Start of Block

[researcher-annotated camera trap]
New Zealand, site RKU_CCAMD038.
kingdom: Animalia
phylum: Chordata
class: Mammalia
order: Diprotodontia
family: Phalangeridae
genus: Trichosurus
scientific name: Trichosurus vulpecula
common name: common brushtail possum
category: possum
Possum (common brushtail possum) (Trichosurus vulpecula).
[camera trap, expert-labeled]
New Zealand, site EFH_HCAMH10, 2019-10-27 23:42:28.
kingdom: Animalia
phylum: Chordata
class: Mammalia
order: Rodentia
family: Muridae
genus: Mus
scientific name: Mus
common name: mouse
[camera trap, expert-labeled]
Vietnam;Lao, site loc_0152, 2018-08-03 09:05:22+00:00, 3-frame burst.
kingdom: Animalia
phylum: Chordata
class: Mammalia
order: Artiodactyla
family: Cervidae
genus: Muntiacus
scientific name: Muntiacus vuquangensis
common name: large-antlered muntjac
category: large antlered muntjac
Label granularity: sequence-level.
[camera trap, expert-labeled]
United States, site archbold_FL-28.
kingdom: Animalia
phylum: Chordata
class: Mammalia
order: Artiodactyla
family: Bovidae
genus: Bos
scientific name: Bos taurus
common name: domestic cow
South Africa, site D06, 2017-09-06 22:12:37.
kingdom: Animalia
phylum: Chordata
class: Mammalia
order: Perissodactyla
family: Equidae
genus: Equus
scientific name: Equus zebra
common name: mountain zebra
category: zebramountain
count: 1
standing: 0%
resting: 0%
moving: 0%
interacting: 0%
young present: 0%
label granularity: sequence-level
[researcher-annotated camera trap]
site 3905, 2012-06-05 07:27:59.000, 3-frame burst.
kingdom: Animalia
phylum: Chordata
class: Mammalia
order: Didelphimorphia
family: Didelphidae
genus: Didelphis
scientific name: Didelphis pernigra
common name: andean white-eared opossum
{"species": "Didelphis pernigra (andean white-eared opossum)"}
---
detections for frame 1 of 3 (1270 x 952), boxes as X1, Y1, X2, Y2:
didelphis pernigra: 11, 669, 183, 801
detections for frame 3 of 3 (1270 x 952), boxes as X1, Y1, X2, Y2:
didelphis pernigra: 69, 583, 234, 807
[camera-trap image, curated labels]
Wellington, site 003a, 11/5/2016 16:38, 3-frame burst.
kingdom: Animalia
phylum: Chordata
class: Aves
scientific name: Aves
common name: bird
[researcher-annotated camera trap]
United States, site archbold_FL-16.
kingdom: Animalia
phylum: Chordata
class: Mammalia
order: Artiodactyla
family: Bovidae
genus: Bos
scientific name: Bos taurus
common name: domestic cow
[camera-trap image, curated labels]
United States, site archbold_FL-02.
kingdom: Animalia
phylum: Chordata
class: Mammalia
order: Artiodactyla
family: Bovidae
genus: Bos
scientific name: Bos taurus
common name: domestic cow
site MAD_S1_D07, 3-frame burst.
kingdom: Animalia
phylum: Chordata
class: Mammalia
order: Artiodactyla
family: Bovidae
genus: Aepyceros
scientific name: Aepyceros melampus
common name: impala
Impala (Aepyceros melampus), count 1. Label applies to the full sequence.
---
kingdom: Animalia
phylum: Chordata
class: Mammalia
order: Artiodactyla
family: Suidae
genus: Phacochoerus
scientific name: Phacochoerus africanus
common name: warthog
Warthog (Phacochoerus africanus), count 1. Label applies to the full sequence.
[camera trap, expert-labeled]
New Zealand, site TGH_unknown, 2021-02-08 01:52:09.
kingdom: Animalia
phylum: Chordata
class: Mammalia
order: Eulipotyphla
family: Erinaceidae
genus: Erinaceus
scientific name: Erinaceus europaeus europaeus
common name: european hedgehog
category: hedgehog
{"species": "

End of Block

* WORK TASK
Set all the data down again, exactly as it reads above.

* THE ANSWER
[researcher-annotated camera trap]
New Zealand, site RKU_CCAMD038.
kingdom: Animalia
phylum: Chordata
class: Mammalia
order: Diprotodontia
family: Phalangeridae
genus: Trichosurus
scientific name: Trichosurus vulpecula
common name: common brushtail possum
category: possum
Possum (common brushtail possum) (Trichosurus vulpecula).
[camera trap, expert-labeled]
New Zealand, site EFH_HCAMH10, 2019-10-27 23:42:28.
kingdom: Animalia
phylum: Chordata
class: Mammalia
order: Rodentia
family: Muridae
genus: Mus
scientific name: Mus
common name: mouse
[camera trap, expert-labeled]
Vietnam;Lao, site loc_0152, 2018-08-03 09:05:22+00:00, 3-frame burst.
kingdom: Animalia
phylum: Chordata
class: Mammalia
order: Artiodactyla
family: Cervidae
genus: Muntiacus
scientific name: Muntiacus vuquangensis
common name: large-antlered muntjac
category: large antlered muntjac
Label granularity: sequence-level.
[camera trap, expert-labeled]
United States, site archbold_FL-28.
kingdom: Animalia
phylum: Chordata
class: Mammalia
order: Artiodactyla
family: Bovidae
genus: Bos
scientific name: Bos taurus
common name: domestic cow
South Africa, site D06, 2017-09-06 22:12:37.
kingdom: Animalia
phylum: Chordata
class: Mammalia
order: Perissodactyla
family: Equidae
genus: Equus
scientific name: Equus zebra
common name: mountain zebra
category: zebramountain
count: 1
standing: 0%
resting: 0%
moving: 0%
interacting: 0%
young present: 0%
label granularity: sequence-level
[researcher-annotated camera trap]
site 3905, 2012-06-05 07:27:59.000, 3-frame burst.
kingdom: Animalia
phylum: Chordata
class: Mammalia
order: Didelphimorphia
family: Didelphidae
genus: Didelphis
scientific name: Didelphis pernigra
common name: andean white-eared opossum
{"species": "Didelphis pernigra (andean white-eared opossum)"}
---
detections for frame 1 of 3 (1270 x 952), boxes as X1, Y1, X2, Y2:
didelphis pernigra: 11, 669, 183, 801
detections for frame 3 of 3 (1270 x 952), boxes as X1, Y1, X2, Y2:
didelphis pernigra: 69, 583, 234, 807
[camera-trap image, curated labels]
Wellington, site 003a, 11/5/2016 16:38, 3-frame burst.
kingdom: Animalia
phylum: Chordata
class: Aves
scientific name: Aves
common name: bird
[researcher-annotated camera trap]
United States, site archbold_FL-16.
kingdom: Animalia
phylum: Chordata
class: Mammalia
order: Artiodactyla
family: Bovidae
genus: Bos
scientific name: Bos taurus
common name: domestic cow
[camera-trap image, curated labels]
United States, site archbold_FL-02.
kingdom: Animalia
phylum: Chordata
class: Mammalia
order: Artiodactyla
family: Bovidae
genus: Bos
scientific name: Bos taurus
common name: domestic cow
site MAD_S1_D07, 3-frame burst.
kingdom: Animalia
phylum: Chordata
class: Mammalia
order: Artiodactyla
family: Bovidae
genus: Aepyceros
scientific name: Aepyceros melampus
common name: impala
Impala (Aepyceros melampus), count 1. Label applies to the full sequence.
---
kingdom: Animalia
phylum: Chordata
class: Mammalia
order: Artiodactyla
family: Suidae
genus: Phacochoerus
scientific name: Phacochoerus africanus
common name: warthog
Warthog (Phacochoerus africanus), count 1. Label applies to the full sequence.
[camera trap, expert-labeled]
New Zealand, site TGH_unknown, 2021-02-08 01:52:09.
kingdom: Animalia
phylum: Chordata
class: Mammalia
order: Eulipotyphla
family: Erinaceidae
genus: Erinaceus
scientific name: Erinaceus europaeus europaeus
common name: european hedgehog
category: hedgehog
{"species": "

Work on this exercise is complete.